Piotr Romanov, RIA Novosti

Même après avoir dompté son propre parti et fait passer, enfin, au CC (comité central) la résolution sur la nécessité de l'insurrection, Lénine avait encore à éteindre les foyers de résistance qui, jusqu'au jour J, apparurent au sein du camp bolchevique. Beaucoup de membres du parti campaient sur les positions de Kamenev, Zinoviev et d'autres dirigeants bolcheviks, estimant qu'il fallait non pas se lancer dans une action armée aventureuse, mais avancer vers des élections à l'Assemblée constituante. Ils voyaient le futur immédiat de la Russie comme une sorte de dualité du pouvoir pacifique avec l'Assemblée constituante, où les bolcheviks seraient en minorité, et les Soviets, où ils seraient majoritaires.

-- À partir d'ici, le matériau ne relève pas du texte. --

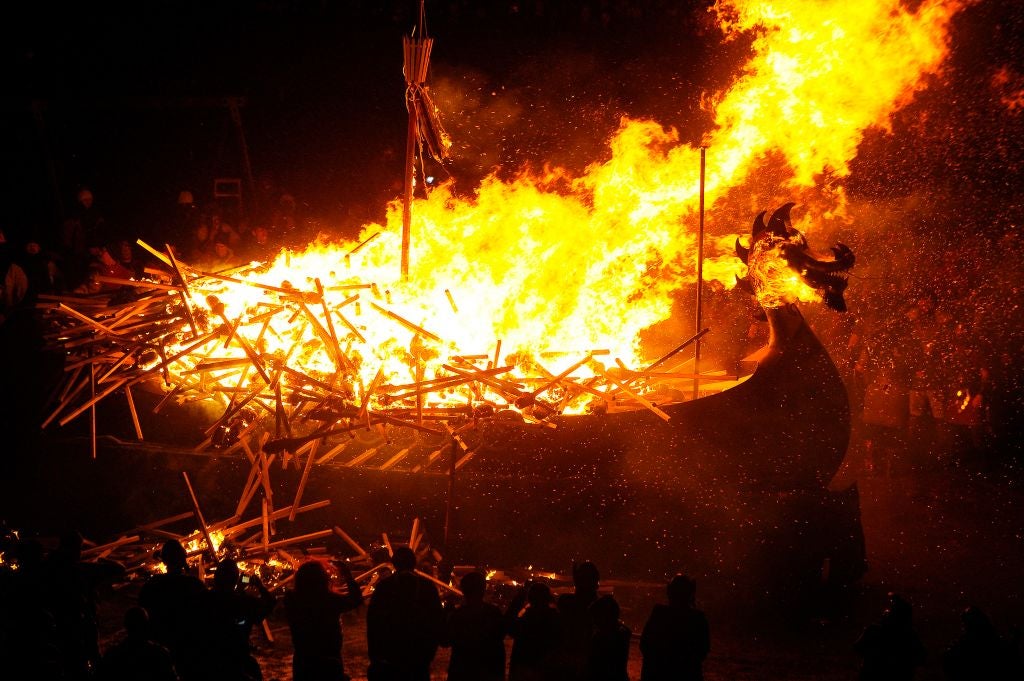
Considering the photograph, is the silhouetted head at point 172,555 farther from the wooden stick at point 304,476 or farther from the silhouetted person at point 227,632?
the wooden stick at point 304,476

"Ce serait un grave mensonge historique, affirmaient Kamenev et Zinoviev, que de présenter la question du passage du pouvoir entre les mains du parti des prolétaires en ces termes: aujourd'hui ou jamais. Non. Le parti du prolétariat continuera de grandir, et son programme convaincra des masses de plus en plus larges". Comparant leur position à celle de Lénine, ils disaient: "Ce sont deux tactiques qui s'opposent ici: celle de la conspiration et celle de la confiance dans les forces motrices de la révolution russe". Leur position n'était pas moins utopique que l'idée de révolution mondiale aussi chère à Lénine et à Trotski. La formule "l'Assemblée constituante plus les Soviets" n'était pas convaincante, cette formule de pouvoir bicéphale ne pouvait éternellement exister en Russie. Mais, au moins, il s'agissait d'une utopie misant sur le compromis et non sur la guerre.

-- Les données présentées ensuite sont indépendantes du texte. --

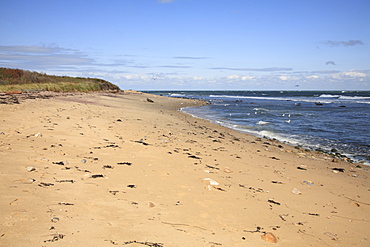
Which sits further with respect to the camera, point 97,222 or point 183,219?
point 183,219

Une lettre de Kamenev, publiée dans le journal de Maxime Gorki, constitua l'ultime tentative d'arrêter Lénine: "Prendre l'initiative d'une insurrection armée actuellement, avec le rapport de force existant dans la société, indépendamment du congrès des Soviets et à quelques jours de la tenue de celui-ci, serait une démarche inacceptable, suicidaire pour la cause de la révolution". La publication de cette lettre à la veille de l'insurrection fut considérée par Lénine comme une trahison. Il exigea donc l'exclusion du parti de Kamenev et Zinoviev, qui comptaient parmi ses amis les plus proches. Il convient toutefois de noter que le CC décida après concertation de rejeter cette proposition de Lénine.

S'emparer du pouvoir à quelques jours du congrès des Soviets, qui représentaient le pouvoir du peuple, n'était effectivement pas très démocratique. Cela provoquait une certaine irritation chez nombre de membres du parti. Ce n'était évidemment pas le cas de Lénine ou de Trostki. Ils étaient déjà intervenus en juillet, puis en septembre, pour la dissolution immédiate de la Conférence démocratique, montrant le peu de cas qu'ils faisaient des institutions du pouvoir populaire.

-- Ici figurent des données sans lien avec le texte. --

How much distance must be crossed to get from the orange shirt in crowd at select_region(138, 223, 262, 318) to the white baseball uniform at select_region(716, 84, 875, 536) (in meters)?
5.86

Il y avait cependant deux éléments que ni Lénine ni Trotski ne pouvaient ignorer. "Pendant huit mois, les masses ont connu une vie politique intense, écrivait Trotski. Le parlementarisme des Soviets est devenu un mécanisme quotidien de la vie politique du peuple. Si les questions concernant une grève, une manifestation de rue, l'envoi au front d'un régiment ont été décidées jusque là par un vote, comment les masses pourraient-elles renoncer à décider elles-mêmes de la question de l'insurrection? De nouvelles complications découlaient ainsi de cet acquis appréciable et pratiquement unique de la Révolution de Février. Il était impossible d'appeler, au nom du Soviet, les masses à se battre sans avoir au préalable posé la question devant ce même Soviet, c'est-à-dire sans soumettre l'insurrection à des débats publics auxquels auraient, de plus, participé les représentants du camp adverse. La nécessité de créer au sein du Soviet un organe particulier... secret, pour diriger l'insurrection était évidente".

Autrement dit, si auparavant, pour les bolcheviks, le tsarisme était le principal obstacle sur la voie de l'arrivée au pouvoir, à présent, c'était le pouvoir populaire au même titre que le gouvernement provisoire.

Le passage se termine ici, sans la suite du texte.